* [WHAT YOU WILL DO]:
Pick up the article below about the city's delayed marijuana business ordinances and continue it from its final sentence.
*** SELECTED EXCERPT ***
Freed said the city will bring in cannabis business experts to talk to the planning commission so they’ll have a good grasp on what’s happening elsewhere in the state. The commission will be provided with ordinances from other communities, including Ferndale, to see how they are regulating the new marijuana businesses.

“Every community is different,” Freed said. “Although we appreciate the help of other communities, our ordinances will be particular to our community. The real meat and potatoes of an ordinance are drafted at the planning commission level.”

The COVID-19 pandemic, with its prohibitions against in-person meetings, put a crimp in gathering public input on the marijuana issue.

“We think electronic meetings are the same — they are not,” said Freed. “They disenfranchise people who may not have the technology or a Zoom account.”

Freed suggested that senior citizens may fall into that group — and seniors are a key constituency for the therapeutic use of cannabis.

“We want to make sure their voices are heard,” said Freed.

Freed said he feared being accused of “kicking the can down the road — first it was July, now it’s September.”

But the reason for the delay was the pandemic and “the inability to hold true public hearings.”

The issue will gather speed now.
*** End of SELECTED EXCERPT ***
*** ENTRIES SUPPLIED ***
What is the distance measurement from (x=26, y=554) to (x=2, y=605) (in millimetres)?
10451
*** End of ENTRIES SUPPLIED ***
*** ENTRIES SUPPLIED ***
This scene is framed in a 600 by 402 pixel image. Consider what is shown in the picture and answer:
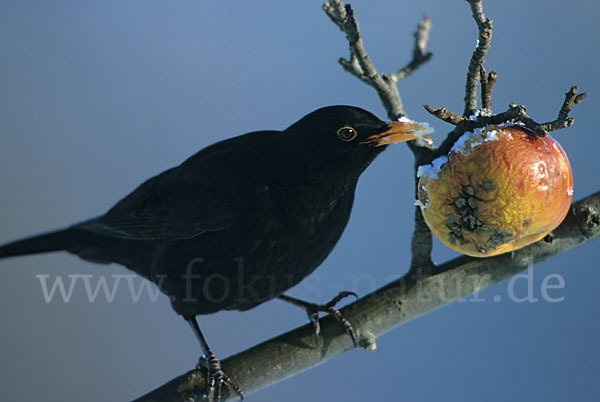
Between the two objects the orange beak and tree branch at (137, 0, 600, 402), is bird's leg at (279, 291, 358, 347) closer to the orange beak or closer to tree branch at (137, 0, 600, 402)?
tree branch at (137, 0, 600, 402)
*** End of ENTRIES SUPPLIED ***
* [TASK ANSWER]:
“You’re going to see a lot of action over the next three months to get those work sessions started, briefings for our legal team, briefings from business experts,” Freed said. “But it really needs to be a community effort to make this good for our community.

Councilmember Scott Worden asked for additional details.

“What we’ve done for the planning commission is we want to give them some idea of how other communities in the state have done it,” said Freed. “We have an ordinance from Ferndale — that’s a good community to look at — and I believe we have three other communities. Here’s what’s going on in other communities. Here’s what’s working. Here’s what’s not working. We didn’t just want to start from scratch. There is a lot of good examples around the state we can build upon.”

Worden said that the community will have multiple questions, such as how many licenses will be available and where will the retail shops be permitted to operate. He said that equality of opportunity will be important in terms of who gets the licenses; he wanted to be sure that a sufficient proportion of marijuana businesses would be minority-owned.

“All those questions are exactly why the planning commission will be having numerous work sessions,” said Freed.